## Work to do
Carry on the forum post about noise in IRay renders, beginning after its final sentence.

## Quoted passage

Postby Mortze » Thu, 18Jan11 23:28

For those who use IRay, or any global illumination rendering engine, grainy renders (or noisy, same thing) are always a nuisance to the quality of your final product.
It's imperative to understand what causes it. I'm no expert in the matter but I've read a few books and forums about it and here's what I understand:

The computer (GPU in the case of IRay) makes its calculations by shooting a ray, per pixel, from the camera, into the scene. That ray will cross the scene and if it hits a geometry (an object) it will calculate it's colour based on the geometry's texture, and the light's parameters (intensity, angle and colour) that hit the geometry at that point.
For each pixel in the picture, a calculation has to be done. That means your picture resolution will dictate, at the start, how many pixels (meaning rays) should be shot from the camera. The more pixels, the more calculations it will do, enhancing the rendering times.

That said, if a geometry has a simple texture, and it's hit by a bright light, the calculations will be simple.
But most scenes aren't, because:
1/ there are many geometries involved in a simple game scene (a character, her hair, her clothes, the bed, the walls, the ceiling, the floor);
2/ each geometry usually has several different textures;
3/ the geometries, and their textures, will influence each other;
4/ realistic lighting means realistic shadows

Global Illumination algorythms will try to calculate how light (and shadows) interact like in real life. There's one thing called colour bleeding that happens when an object colour reflects on another nearby object. If you're standing next to a red painted wall you'll notice that the part of your body that faces the wall will have some red hint. The light will bounce on the wall, and the wall will absorb every colour but red (simple physics folks) and will act as if it was projecting red light. That's colour bleeding. That happens all around you every second, and Global Illumination mimics it. That means more computation.

## Data extract
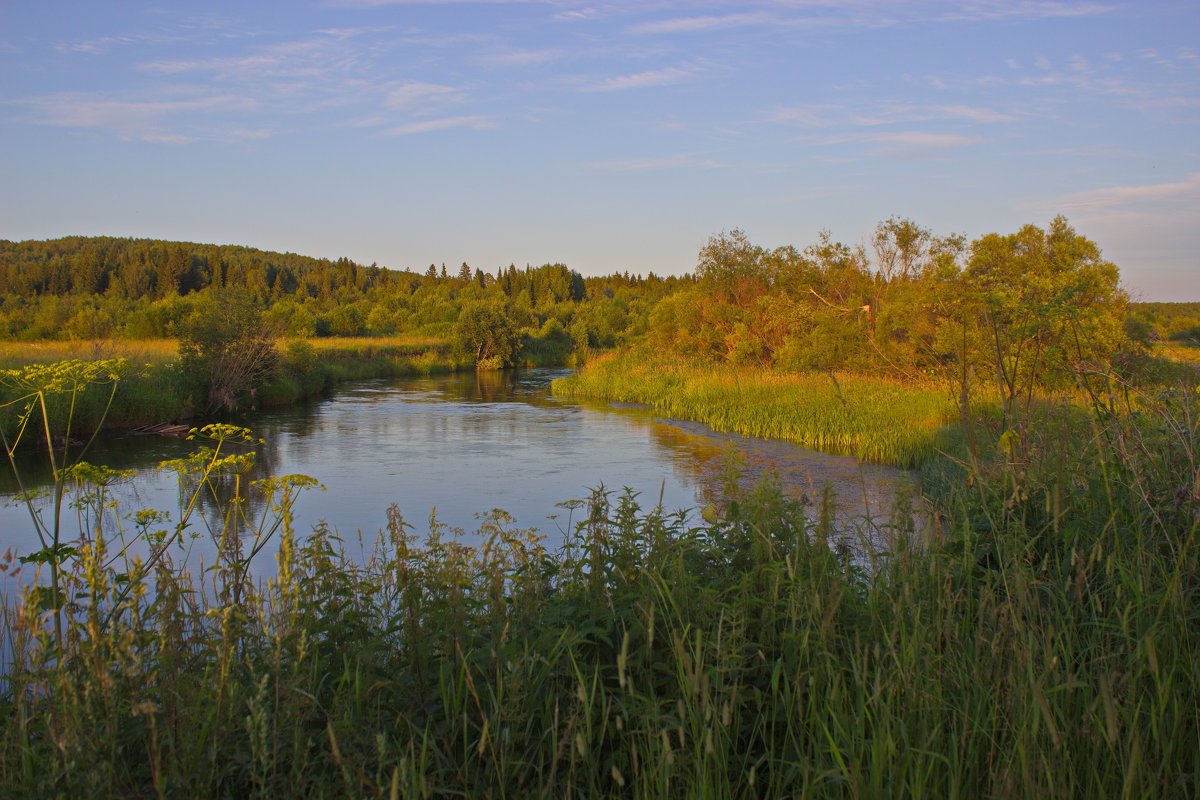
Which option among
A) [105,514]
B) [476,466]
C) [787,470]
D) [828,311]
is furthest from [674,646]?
[828,311]

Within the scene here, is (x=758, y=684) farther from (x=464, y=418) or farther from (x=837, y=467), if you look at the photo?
(x=464, y=418)

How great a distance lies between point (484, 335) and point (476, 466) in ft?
104

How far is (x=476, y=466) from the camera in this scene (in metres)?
12.4

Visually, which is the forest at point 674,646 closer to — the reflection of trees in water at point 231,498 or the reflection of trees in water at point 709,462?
the reflection of trees in water at point 231,498

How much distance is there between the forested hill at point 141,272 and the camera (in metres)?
63.0

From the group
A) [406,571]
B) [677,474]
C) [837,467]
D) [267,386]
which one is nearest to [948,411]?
[837,467]

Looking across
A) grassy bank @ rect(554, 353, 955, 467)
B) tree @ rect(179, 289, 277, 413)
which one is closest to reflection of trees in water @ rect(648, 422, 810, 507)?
grassy bank @ rect(554, 353, 955, 467)

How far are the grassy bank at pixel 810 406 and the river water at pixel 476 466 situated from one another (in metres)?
0.59

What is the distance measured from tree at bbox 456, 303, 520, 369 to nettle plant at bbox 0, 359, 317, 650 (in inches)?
1114

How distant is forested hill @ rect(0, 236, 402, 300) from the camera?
63.0m

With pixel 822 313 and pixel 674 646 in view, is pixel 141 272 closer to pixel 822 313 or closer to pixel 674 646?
pixel 822 313

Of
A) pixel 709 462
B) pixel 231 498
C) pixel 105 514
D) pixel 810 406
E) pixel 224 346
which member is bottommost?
pixel 709 462

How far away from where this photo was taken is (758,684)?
2.87 meters

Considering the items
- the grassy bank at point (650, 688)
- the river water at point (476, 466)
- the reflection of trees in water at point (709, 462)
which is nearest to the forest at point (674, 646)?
the grassy bank at point (650, 688)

## Expected answer
Now, back to the rays.
If the scene is simple the calculations won't be hard to do. The render time will be quick.
But if a scene is not strongly illuminated, like a simple room inside a house, where the only light source is a window (perhaps like the room you're in right now) the calculations will be much harder.
In shadowed scenes, like corners, behind a furniture, the GPU will have to calculate many many things, like the wall geometry, its texture, every colour bleeding coming from every geometry in the room (even that jar at the other side of the room that is not in the camera shot) and because there isn't much light striking that place the GPU won't be sure about the exact colour to define that pixel. The GPU tries randomly to guess that colour and since it's a guess shot the pixel next to it won't be the exact same colour. That's why you get grains (or noise). Because the GPU puts some pixels there that are a bit more green and red or yellow or blue, and results in nonconformity.
The only solution is to allow the GPU more time to calculate. Basically you tell the computer to repeat each ray. That is called an Iteration.

DAZ Studio STANDARD iteration number is 5000. That means that each ray (pixel) is recalculated 4999 times.
If the scene is simple, the picture gets neat after less that that. The GPU gets to a point where his guesses all come to the same result value. You try 300 times and get the same colour. Certainly it's that colour. and the render ends. That's what happen in simple renders, who render for a few seconds to a few minutes.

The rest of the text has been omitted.